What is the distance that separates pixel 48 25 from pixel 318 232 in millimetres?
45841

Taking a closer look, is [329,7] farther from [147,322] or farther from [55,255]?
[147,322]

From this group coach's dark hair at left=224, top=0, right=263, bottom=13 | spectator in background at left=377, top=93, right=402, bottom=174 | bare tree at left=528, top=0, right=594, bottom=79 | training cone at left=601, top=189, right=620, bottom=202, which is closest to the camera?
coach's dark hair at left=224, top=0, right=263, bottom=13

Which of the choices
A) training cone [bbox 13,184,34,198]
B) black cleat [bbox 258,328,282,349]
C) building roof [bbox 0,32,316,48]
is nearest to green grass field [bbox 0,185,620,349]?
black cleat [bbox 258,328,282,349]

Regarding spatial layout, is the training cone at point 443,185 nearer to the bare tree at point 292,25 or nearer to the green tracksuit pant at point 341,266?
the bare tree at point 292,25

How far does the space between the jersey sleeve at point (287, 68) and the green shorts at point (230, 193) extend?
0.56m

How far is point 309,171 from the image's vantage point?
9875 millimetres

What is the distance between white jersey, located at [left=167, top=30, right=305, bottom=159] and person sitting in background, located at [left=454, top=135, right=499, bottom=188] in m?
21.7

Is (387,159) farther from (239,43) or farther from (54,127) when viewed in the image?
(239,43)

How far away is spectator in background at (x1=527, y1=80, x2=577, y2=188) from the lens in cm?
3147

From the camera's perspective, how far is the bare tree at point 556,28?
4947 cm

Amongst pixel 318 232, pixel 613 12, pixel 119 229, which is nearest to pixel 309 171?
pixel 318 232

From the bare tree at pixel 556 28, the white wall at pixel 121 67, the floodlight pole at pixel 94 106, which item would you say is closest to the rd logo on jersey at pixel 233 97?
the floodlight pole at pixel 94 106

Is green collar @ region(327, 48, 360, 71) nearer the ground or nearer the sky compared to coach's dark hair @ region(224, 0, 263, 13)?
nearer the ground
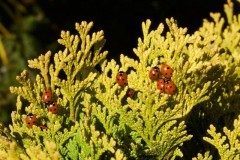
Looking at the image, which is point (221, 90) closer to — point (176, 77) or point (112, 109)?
point (176, 77)

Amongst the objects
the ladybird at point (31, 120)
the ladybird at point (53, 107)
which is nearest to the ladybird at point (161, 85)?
the ladybird at point (53, 107)

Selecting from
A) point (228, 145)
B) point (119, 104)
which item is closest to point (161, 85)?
point (119, 104)

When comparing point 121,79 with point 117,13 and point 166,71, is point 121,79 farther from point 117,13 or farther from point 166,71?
point 117,13

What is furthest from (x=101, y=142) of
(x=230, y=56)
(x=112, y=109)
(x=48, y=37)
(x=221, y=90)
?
(x=48, y=37)

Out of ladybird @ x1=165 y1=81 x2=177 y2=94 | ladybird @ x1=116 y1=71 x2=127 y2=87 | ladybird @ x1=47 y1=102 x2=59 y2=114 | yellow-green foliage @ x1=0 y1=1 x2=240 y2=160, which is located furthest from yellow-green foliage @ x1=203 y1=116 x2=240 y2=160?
ladybird @ x1=47 y1=102 x2=59 y2=114

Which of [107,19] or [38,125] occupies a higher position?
[107,19]

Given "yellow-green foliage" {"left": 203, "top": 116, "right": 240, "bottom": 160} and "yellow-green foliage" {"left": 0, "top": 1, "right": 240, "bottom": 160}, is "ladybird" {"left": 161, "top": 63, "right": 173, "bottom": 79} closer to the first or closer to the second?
"yellow-green foliage" {"left": 0, "top": 1, "right": 240, "bottom": 160}
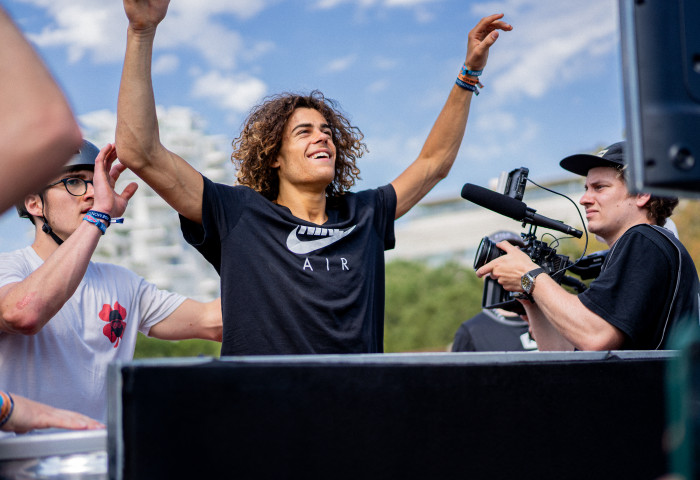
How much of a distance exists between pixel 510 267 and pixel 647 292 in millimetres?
622

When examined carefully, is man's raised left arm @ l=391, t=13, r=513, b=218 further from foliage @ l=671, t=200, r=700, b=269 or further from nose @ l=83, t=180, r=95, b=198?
foliage @ l=671, t=200, r=700, b=269

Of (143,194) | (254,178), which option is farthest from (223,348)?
(143,194)

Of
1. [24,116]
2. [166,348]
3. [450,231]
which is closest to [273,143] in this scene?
[24,116]

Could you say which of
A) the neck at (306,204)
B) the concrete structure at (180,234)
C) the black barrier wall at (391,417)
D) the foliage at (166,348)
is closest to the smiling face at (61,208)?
the neck at (306,204)

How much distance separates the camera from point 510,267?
3.01 meters

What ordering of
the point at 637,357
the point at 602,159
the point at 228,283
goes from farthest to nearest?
the point at 602,159 < the point at 228,283 < the point at 637,357

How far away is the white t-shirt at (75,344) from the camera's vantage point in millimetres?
2611

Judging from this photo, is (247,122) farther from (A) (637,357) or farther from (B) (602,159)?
(A) (637,357)

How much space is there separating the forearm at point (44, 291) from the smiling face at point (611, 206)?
7.39 feet

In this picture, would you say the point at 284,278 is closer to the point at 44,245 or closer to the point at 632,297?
the point at 44,245

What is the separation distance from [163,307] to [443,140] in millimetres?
1641

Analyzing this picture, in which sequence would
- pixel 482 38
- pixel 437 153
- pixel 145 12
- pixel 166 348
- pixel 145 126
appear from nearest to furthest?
pixel 145 12, pixel 145 126, pixel 482 38, pixel 437 153, pixel 166 348

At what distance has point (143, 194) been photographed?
68.1 meters

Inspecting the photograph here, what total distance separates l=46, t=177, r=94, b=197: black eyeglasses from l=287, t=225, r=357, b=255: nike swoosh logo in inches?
41.2
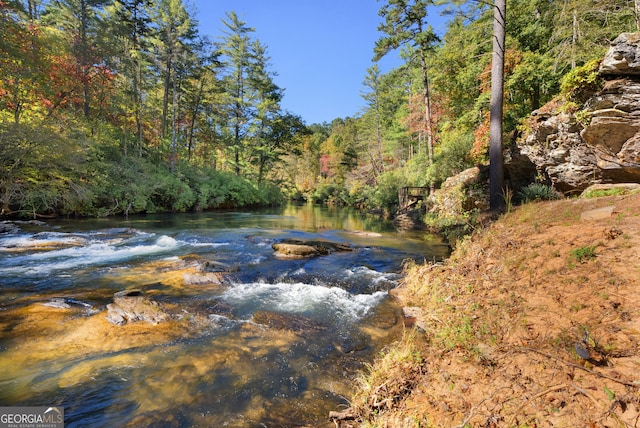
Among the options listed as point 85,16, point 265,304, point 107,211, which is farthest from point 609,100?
point 85,16

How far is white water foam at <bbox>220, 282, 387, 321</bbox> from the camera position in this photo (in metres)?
5.25

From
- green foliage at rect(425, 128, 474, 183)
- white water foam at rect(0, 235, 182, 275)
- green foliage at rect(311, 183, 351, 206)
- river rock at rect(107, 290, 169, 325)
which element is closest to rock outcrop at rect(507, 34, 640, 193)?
green foliage at rect(425, 128, 474, 183)

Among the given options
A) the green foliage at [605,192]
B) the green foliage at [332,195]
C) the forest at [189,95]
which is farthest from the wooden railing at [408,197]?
the green foliage at [332,195]

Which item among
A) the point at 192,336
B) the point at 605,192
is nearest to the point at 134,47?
the point at 192,336

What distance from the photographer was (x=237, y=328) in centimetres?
452

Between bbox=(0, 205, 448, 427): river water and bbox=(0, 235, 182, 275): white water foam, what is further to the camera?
bbox=(0, 235, 182, 275): white water foam

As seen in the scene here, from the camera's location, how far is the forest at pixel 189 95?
11.0 m

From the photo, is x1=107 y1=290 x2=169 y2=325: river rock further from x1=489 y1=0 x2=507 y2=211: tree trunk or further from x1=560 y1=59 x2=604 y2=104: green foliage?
x1=560 y1=59 x2=604 y2=104: green foliage

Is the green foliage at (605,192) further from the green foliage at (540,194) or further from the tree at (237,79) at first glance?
the tree at (237,79)

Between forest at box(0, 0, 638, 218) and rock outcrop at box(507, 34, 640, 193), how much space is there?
0.63 m

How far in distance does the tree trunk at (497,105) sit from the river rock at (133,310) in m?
8.91

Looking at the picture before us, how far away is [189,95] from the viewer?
26.1 metres

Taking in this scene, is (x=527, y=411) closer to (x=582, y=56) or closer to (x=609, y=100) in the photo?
(x=609, y=100)

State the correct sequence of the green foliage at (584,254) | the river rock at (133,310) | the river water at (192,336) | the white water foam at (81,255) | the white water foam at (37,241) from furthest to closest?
the white water foam at (37,241)
the white water foam at (81,255)
the river rock at (133,310)
the green foliage at (584,254)
the river water at (192,336)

Given request: Reproduce all the entries above word for word, but leave the pictures out of your answer.

Exercise output:
What is the distance that separates pixel 48 25 from pixel 318 232 in millimetres?
45841

Taking a closer look, is [329,7] farther from [147,322] or farther from [55,255]?
[147,322]

From this group coach's dark hair at left=224, top=0, right=263, bottom=13 | spectator in background at left=377, top=93, right=402, bottom=174 | bare tree at left=528, top=0, right=594, bottom=79 | training cone at left=601, top=189, right=620, bottom=202, which is closest to the camera?
coach's dark hair at left=224, top=0, right=263, bottom=13

Which of the choices
A) training cone [bbox 13,184,34,198]
B) black cleat [bbox 258,328,282,349]
C) building roof [bbox 0,32,316,48]
is nearest to green grass field [bbox 0,185,620,349]?
black cleat [bbox 258,328,282,349]

Regarding spatial layout, is the training cone at point 443,185 nearer to the bare tree at point 292,25 or nearer to the green tracksuit pant at point 341,266?
the bare tree at point 292,25

How far does the space between the jersey sleeve at point (287, 68) and the green shorts at point (230, 193) extend?
0.56m

How far is point 309,171 from the image's vantage point?
9875 millimetres

What is the distance between white jersey, located at [left=167, top=30, right=305, bottom=159] and person sitting in background, located at [left=454, top=135, right=499, bottom=188] in m?
21.7

Is (387,159) farther from (239,43) or farther from (54,127) when viewed in the image?
(239,43)

How far away is spectator in background at (x1=527, y1=80, x2=577, y2=188) from the lens in cm?
3147

From the camera's perspective, how far is the bare tree at point 556,28?
4947 cm

Amongst pixel 318 232, pixel 613 12, pixel 119 229, which is nearest to pixel 309 171?
pixel 318 232

From the bare tree at pixel 556 28, the white wall at pixel 121 67, the floodlight pole at pixel 94 106, which item would you say is closest to the rd logo on jersey at pixel 233 97?
the floodlight pole at pixel 94 106

Is green collar @ region(327, 48, 360, 71) nearer the ground or nearer the sky compared to coach's dark hair @ region(224, 0, 263, 13)?
nearer the ground
Looking at the image, which is point (221, 90) closer to — point (176, 77) or point (112, 109)?
point (176, 77)

Amongst the objects
the ladybird at point (31, 120)
the ladybird at point (53, 107)
which is nearest to the ladybird at point (161, 85)?
the ladybird at point (53, 107)

Selecting from
A) point (228, 145)
B) point (119, 104)
which item is closest to point (161, 85)?
point (119, 104)

When comparing point 121,79 with point 117,13 and point 166,71, is point 121,79 farther from point 117,13 or farther from point 166,71?
point 117,13

What is furthest from (x=101, y=142) of
(x=230, y=56)
(x=112, y=109)
(x=48, y=37)
(x=221, y=90)
?
(x=48, y=37)

Out of ladybird @ x1=165 y1=81 x2=177 y2=94 | ladybird @ x1=116 y1=71 x2=127 y2=87 | ladybird @ x1=47 y1=102 x2=59 y2=114 | yellow-green foliage @ x1=0 y1=1 x2=240 y2=160, which is located furthest from yellow-green foliage @ x1=203 y1=116 x2=240 y2=160?
ladybird @ x1=47 y1=102 x2=59 y2=114

Which of [107,19] or [38,125] occupies a higher position?
[107,19]

Given "yellow-green foliage" {"left": 203, "top": 116, "right": 240, "bottom": 160} and "yellow-green foliage" {"left": 0, "top": 1, "right": 240, "bottom": 160}, is "ladybird" {"left": 161, "top": 63, "right": 173, "bottom": 79} closer to the first or closer to the second?
"yellow-green foliage" {"left": 0, "top": 1, "right": 240, "bottom": 160}
How much of a distance exists between pixel 510 267 and pixel 647 292 in millimetres?
622

When examined carefully, is man's raised left arm @ l=391, t=13, r=513, b=218 further from foliage @ l=671, t=200, r=700, b=269 or further from nose @ l=83, t=180, r=95, b=198?
foliage @ l=671, t=200, r=700, b=269

Of (143,194) | (254,178), which option is farthest from (223,348)?
(143,194)

Of
1. [24,116]
2. [166,348]
3. [450,231]
which is closest to [273,143] in this scene?
[24,116]

Could you say which of
A) the neck at (306,204)
B) the concrete structure at (180,234)
C) the black barrier wall at (391,417)
D) the foliage at (166,348)
is closest to the smiling face at (61,208)?
the neck at (306,204)

How much distance separates the camera from point 510,267?
3.01 meters

What ordering of
the point at 637,357
the point at 602,159
the point at 228,283
goes from farthest to nearest?
the point at 602,159 < the point at 228,283 < the point at 637,357

How far away is the white t-shirt at (75,344) from the camera's vantage point in millimetres?
2611

Judging from this photo, is (247,122) farther from (A) (637,357) or farther from (B) (602,159)?
(A) (637,357)

How much space is there separating the forearm at point (44, 291) from the smiling face at point (611, 206)?
7.39 feet

In this picture, would you say the point at 284,278 is closer to the point at 44,245 or closer to the point at 632,297?
the point at 44,245

What is the separation distance from [163,307] to [443,140] in millimetres?
1641

Analyzing this picture, in which sequence would
- pixel 482 38
- pixel 437 153
- pixel 145 12
- pixel 166 348
- pixel 145 126
appear from nearest to furthest?
pixel 145 12, pixel 145 126, pixel 482 38, pixel 437 153, pixel 166 348

At what distance has point (143, 194) been photographed?
68.1 meters

Inspecting the photograph here, what total distance separates l=46, t=177, r=94, b=197: black eyeglasses from l=287, t=225, r=357, b=255: nike swoosh logo in inches?
41.2
Among the options listed as point 85,16, point 265,304, point 107,211, which is farthest from point 609,100?
point 85,16

How far is white water foam at <bbox>220, 282, 387, 321</bbox> from the camera position in this photo (in metres)?
5.25

From
- green foliage at rect(425, 128, 474, 183)
- white water foam at rect(0, 235, 182, 275)
- green foliage at rect(311, 183, 351, 206)
- river rock at rect(107, 290, 169, 325)
which element is closest to rock outcrop at rect(507, 34, 640, 193)?
green foliage at rect(425, 128, 474, 183)

Among the given options
A) the green foliage at [605,192]
B) the green foliage at [332,195]
C) the forest at [189,95]
which is farthest from the wooden railing at [408,197]?
the green foliage at [332,195]

Which item among
A) the point at 192,336
B) the point at 605,192
is nearest to the point at 134,47?
the point at 192,336

What distance from the photographer was (x=237, y=328) in centimetres?
452

Between bbox=(0, 205, 448, 427): river water and bbox=(0, 235, 182, 275): white water foam, what is further to the camera?
bbox=(0, 235, 182, 275): white water foam

As seen in the scene here, from the camera's location, how far is the forest at pixel 189 95?
11.0 m

From the photo, is x1=107 y1=290 x2=169 y2=325: river rock further from x1=489 y1=0 x2=507 y2=211: tree trunk or further from x1=560 y1=59 x2=604 y2=104: green foliage?
x1=560 y1=59 x2=604 y2=104: green foliage

Is the green foliage at (605,192) further from the green foliage at (540,194) or further from the tree at (237,79) at first glance?
the tree at (237,79)

Between forest at box(0, 0, 638, 218) and rock outcrop at box(507, 34, 640, 193), how much space is there?
0.63 m

How far in distance does the tree trunk at (497,105) sit from the river rock at (133,310) in m?
8.91

Looking at the picture before us, how far away is [189,95] from the viewer?
26.1 metres

Taking in this scene, is (x=527, y=411) closer to (x=582, y=56) or closer to (x=609, y=100) in the photo?
(x=609, y=100)

State the correct sequence of the green foliage at (584,254) | the river rock at (133,310) | the river water at (192,336) | the white water foam at (81,255) | the white water foam at (37,241) from furthest to closest?
the white water foam at (37,241)
the white water foam at (81,255)
the river rock at (133,310)
the green foliage at (584,254)
the river water at (192,336)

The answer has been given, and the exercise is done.